À regarder de près le cas Excell (qui est d’ailleurs l’unique grosse faillite d’un assureur-vie au Grand-Duché), ce serait donc le «laxisme» du Commissariat aux assurances dans l’application des lois et règlements – ce qui a permis la création par des personnes peu recommandables de diverses sociétés d’intermédiation dans le secteur financier (sociétés de titrisation, fiduciaires, conseillers, réviseurs) – qui serait à l’origine du problème: «Ces entités, souligne l’avocat, constituent aujourd’hui de véritables plaques tournantes de la délinquance financière et du blanchiment, lesquelles faussent la concurrence en sanctionnant l’image de marque des autres professionnels du secteur.» D’ailleurs, ce n’est pas un hasard si Victor Rod, le directeur du CAA, a fait confectionner dans ses ateliers le statut de professionnel du secteur des assurances (PSA), à l’instar de ce qui existait déjà dans le secteur financier (avec les PSF), pour ne plus tolérer d’électrons libres et faire entrer toute la chaîne des acteurs de l’assurance-vie dans le giron du régulateur.

«Il est temps d’appliquer la loi avec rigueur et de faire respecter la finalité de celle-ci», indique Me Robert Wtterwulghe, qui suggère «une saine mesure» afin de restaurer l’image de marque de la Place de Luxembourg: «Pour les autorités, qui ont toujours vanté le triangle de sécurité, ce serait bien de permettre l’indemnisation des petits épargnants victimes des dérives.» Comment?
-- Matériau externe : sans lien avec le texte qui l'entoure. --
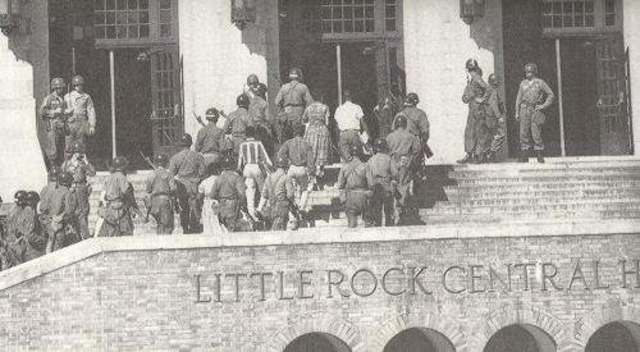 Little Rock Crisis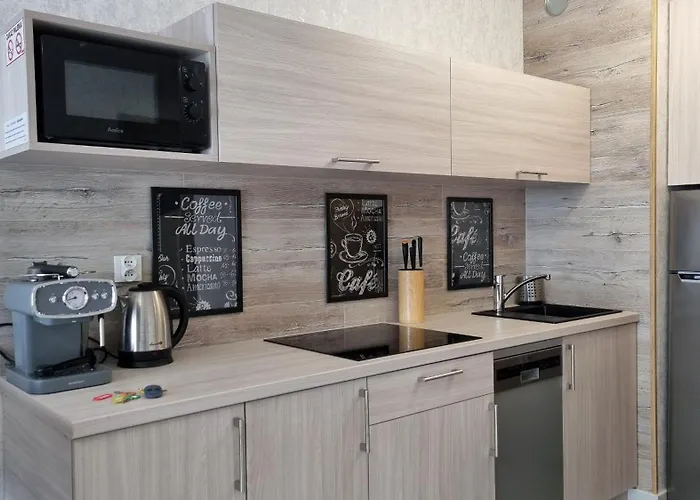 Q Orion - Dwupokojowy, Klimatyzowany Przy Manufakturze Z Garazem Gratis, Fv Appartement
En faisant, par exemple, adopter une nouvelle loi étendant «aux victimes de la branche 23 luxembourgeoise (c’est-à-dire les souscripteurs de contrats d’assurance-vie adossés à des fonds d’investissement - on dépasse ici les frontières de l’assurance ‘pur jus’, ndlr) les indemnités prévues en cas de défaillance du secteur bancaire».

Les règles des banquiers?

Est-ce le prix à payer pour que les assureurs luxembourgeois continuent à commercialiser leurs produits dans toute l’Europe et atteignent une masse critique? L’Aca se met en ordre de bataille pour affronter le monde qui sera bientôt le sien, avec les règles de solvabilité durcies (directive Solvency II) et, en 2017, l’élargissement de la directive sur la fiscalité de l’épargne. Celle-ci intégrera les produits d’assurance-vie, obligeant les assureurs à passer à l’échange automatique d’informations fiscales. Une révolution et surtout un branle-bas de combat qui va coûter cher en organisation, car il n’existe «pas d’informations disponibles» pour l’Administration des contributions directes lui permettant d’échanger avec les administrations fiscales étrangères.

C’est l’heure de «la transparence fiscale absolue», selon les termes de Marc Lauer, qui ne veut toutefois pas entendre parler de «transparence générale». Les assureurs rappellent ainsi leur attachement au «secret professionnel non fiscal», nouveau credo de ralliement des opérateurs et surtout argument marketing à faire valoir face à des clients internationaux clean du point de vue de leur déclaration fiscale.

Les assureurs luxembourgeois espèrent en tout cas que l’échange automatique d’informations mettra fin aux «invectives répétitives non motivées à l’égard de la place financière».